I fail to see what is the main point of the load stream approach. Where does the saving come from? I understand about turning off Analyze, Sort, Vacuum, using fixed compression and all that. But why the separate tracks or empty temporary tables? You can do all this without the multiple tracks. Is there some meaning in the phrase "an optimal load path for COPY to follow" What exactly is optimal? the S3 prefix or something else? whatever is optimal, Why would it not be optimal if you load directory into the final schema? Are we assuming that reading s3 files is the bottleneck?

Could someone provide some insight?


Solution

  • If you are simply appending directly to final tables then they may be unnecessary.

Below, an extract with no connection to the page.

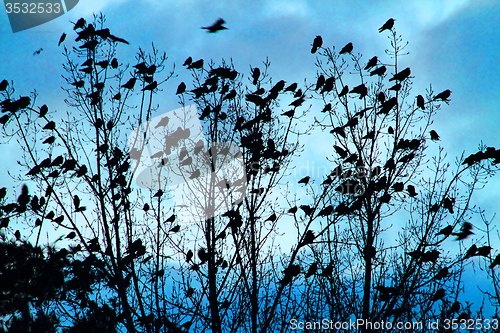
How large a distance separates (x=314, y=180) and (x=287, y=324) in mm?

The tracks are used to avoid lock contention for load work (insert/update/delete) on tables that are actively being queried downstream.

    For instance, a transaction cannot complete while another process is using the table, e.g. a long running data warehouse transformation is running while the table is being loaded. Using multiple tracks allows further loads to be staged and processed in parallel.

    You may also wish to use temporary tables to take advantage of the ALTER APPEND functionality that was recently added. This allows you to do a sorted load to a separate table and instantly append those rows to the final table in a fully sorted state. If you load directly to final the rows will be marked as unsorted until the table is VACUUMed.